Nach der Samtenen Revolution (1989) dauerte es nicht lange, bis Gregor Mendel auch in seiner Heimat die gebührende Anerkennung fand. Im Jahre 2002 wurde sein Elternhaus in Heinzendorf saniert und zu einer internationalen Begegnungsstätte ausgebaut, auch das vom Verfall bedrohte Feuerwehrhaus, das Mendel seiner Heimatgemeinde gestiftet hatte, wurde erneuert.

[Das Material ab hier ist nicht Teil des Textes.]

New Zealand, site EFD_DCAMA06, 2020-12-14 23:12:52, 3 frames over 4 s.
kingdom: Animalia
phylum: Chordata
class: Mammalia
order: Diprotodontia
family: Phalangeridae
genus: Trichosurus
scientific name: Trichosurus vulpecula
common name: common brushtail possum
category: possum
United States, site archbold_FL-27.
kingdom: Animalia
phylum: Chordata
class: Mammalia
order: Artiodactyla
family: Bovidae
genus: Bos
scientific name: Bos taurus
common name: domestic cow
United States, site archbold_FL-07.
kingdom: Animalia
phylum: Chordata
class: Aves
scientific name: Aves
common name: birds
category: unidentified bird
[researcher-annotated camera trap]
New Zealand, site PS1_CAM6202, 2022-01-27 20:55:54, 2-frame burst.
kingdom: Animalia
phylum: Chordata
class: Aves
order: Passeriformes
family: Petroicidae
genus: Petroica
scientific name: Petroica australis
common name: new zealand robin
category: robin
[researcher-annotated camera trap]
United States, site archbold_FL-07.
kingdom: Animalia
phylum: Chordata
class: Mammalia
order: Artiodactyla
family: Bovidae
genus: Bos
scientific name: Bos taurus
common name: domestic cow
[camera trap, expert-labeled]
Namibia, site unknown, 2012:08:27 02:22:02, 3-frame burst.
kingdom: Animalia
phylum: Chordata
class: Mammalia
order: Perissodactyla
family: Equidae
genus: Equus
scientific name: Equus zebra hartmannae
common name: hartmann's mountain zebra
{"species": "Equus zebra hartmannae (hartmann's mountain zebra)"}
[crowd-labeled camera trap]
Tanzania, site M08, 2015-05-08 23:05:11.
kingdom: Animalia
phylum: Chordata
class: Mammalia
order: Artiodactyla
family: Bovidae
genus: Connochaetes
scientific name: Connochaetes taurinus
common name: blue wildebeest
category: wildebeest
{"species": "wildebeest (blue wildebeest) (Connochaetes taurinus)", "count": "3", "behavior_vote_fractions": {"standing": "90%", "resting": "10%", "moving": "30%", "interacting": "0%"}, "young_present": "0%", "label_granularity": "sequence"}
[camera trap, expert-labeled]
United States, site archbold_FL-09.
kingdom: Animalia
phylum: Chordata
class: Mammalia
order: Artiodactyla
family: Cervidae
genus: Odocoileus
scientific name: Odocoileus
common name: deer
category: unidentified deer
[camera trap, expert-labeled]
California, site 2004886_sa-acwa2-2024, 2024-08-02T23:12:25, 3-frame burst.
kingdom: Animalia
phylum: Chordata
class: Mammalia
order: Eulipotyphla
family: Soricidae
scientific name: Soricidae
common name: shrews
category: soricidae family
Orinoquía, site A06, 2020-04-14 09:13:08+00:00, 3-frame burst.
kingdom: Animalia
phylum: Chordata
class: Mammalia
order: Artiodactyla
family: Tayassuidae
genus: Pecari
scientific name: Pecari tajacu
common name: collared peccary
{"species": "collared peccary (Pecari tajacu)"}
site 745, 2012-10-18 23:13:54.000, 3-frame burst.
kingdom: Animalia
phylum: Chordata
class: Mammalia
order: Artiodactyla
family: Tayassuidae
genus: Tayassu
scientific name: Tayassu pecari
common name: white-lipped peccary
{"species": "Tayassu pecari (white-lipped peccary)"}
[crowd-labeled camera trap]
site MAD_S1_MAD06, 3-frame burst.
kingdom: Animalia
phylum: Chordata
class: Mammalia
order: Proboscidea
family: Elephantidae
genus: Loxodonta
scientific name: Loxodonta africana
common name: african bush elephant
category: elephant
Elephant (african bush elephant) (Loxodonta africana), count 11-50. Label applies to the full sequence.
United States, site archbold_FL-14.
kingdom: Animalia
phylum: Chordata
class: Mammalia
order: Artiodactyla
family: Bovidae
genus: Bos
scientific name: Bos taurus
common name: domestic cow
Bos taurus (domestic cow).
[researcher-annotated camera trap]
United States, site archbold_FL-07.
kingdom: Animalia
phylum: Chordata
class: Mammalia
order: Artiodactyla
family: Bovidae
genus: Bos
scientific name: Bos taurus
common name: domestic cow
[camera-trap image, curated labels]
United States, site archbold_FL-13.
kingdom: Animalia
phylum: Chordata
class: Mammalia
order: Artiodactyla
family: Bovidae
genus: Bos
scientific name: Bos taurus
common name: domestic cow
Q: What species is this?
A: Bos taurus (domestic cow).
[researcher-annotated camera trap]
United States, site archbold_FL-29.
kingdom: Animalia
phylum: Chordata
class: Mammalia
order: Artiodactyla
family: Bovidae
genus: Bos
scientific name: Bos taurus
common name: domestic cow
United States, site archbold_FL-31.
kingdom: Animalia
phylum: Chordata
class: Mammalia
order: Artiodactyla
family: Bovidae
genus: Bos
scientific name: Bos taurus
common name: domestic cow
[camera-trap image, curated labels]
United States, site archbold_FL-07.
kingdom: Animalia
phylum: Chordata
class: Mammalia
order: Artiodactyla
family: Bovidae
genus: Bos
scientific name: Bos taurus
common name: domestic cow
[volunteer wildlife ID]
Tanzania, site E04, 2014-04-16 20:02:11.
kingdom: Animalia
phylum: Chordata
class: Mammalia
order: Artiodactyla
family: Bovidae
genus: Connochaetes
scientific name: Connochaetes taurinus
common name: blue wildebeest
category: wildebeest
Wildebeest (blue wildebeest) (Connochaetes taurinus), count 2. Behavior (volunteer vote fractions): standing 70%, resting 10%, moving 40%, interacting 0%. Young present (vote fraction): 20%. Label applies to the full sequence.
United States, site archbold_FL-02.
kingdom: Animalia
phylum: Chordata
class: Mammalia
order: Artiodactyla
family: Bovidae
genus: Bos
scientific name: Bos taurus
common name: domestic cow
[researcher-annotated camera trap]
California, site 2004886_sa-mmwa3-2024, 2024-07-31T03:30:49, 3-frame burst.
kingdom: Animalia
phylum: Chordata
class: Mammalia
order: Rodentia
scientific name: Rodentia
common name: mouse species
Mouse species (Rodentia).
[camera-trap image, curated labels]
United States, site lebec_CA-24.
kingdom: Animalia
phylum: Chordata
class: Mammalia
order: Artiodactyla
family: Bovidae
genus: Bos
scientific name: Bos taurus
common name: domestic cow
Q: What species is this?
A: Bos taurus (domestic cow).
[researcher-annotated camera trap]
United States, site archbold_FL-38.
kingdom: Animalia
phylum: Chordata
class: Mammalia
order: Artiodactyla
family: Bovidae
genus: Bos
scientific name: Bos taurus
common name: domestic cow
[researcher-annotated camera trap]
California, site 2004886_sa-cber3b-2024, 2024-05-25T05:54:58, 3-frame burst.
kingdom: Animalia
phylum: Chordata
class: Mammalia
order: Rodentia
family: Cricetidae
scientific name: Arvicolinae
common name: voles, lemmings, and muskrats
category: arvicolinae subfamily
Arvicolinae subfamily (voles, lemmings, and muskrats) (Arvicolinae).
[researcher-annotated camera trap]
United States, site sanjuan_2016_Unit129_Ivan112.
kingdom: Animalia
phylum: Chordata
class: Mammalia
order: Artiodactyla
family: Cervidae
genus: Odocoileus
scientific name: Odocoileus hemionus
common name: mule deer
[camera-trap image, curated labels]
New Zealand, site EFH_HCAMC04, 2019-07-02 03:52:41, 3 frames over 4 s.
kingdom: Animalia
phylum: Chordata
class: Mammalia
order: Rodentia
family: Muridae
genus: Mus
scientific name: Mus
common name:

Handschriftliche Aufzeichnungen beweisen, dass Mendel von Jugend an ein begeisterter Naturbeobachter gewesen ist, der sich für Pflanzenkunde ebenso interessierte wie für Bienenzucht und Wetterkunde. Neben seiner Lehrtätigkeit in der Schule konnte er im Kloster weiterhin seinen Neigungen nachgehen. Jahrelang war der 35 x 7 Meter große Versuchsgarten, der ihm vom Abt zur Verfügung gestellt worden war, sein tägliches Arbeitsfeld. Der Besucher steht heute voll Ehrfurcht vor den Beeten mit Erbsen- und Bohnenpflanzen.

»Hier befindet man sich auf wahrhaft historischem Boden, der heiliger ist als alle Schlachtfelder und Krönungsstätten, denn hier wurzeln nicht nur die fundamentalen Gedanken über das Geheimnis des Lebendigen, von hier aus nahm auch eine Wissenschaft ihren Ausgang, die der Menschheit vielfältige Ernte auf Böden schenken sollte, die vorher keine oder nur kümmerliche Frucht getragen hatte«, heißt es etwas pathetisch in einer frühen Lebensbeschreibung von Gregor Mendel. Ausgestellte Protokolle über die Experimente, die Mendel hier unternahm, lassen etwas von der enormen Mühe ahnen, mit der er die Gesetzmäßigkeiten der Vererbung aufdeckte und die Ergebnisse in langen Zahlenreihen festhielt. Leider nahm die wissenschaftliche Welt davon zu seinen Lebzeiten keine Notiz.

Nach seiner Wahl zum Abt leitete Mendel die Klostergemeinschaft sechzehn Jahre lang. Er starb am 6. Januar 1884 und liegt auf dem Zentralfriedhof in Brünn begraben.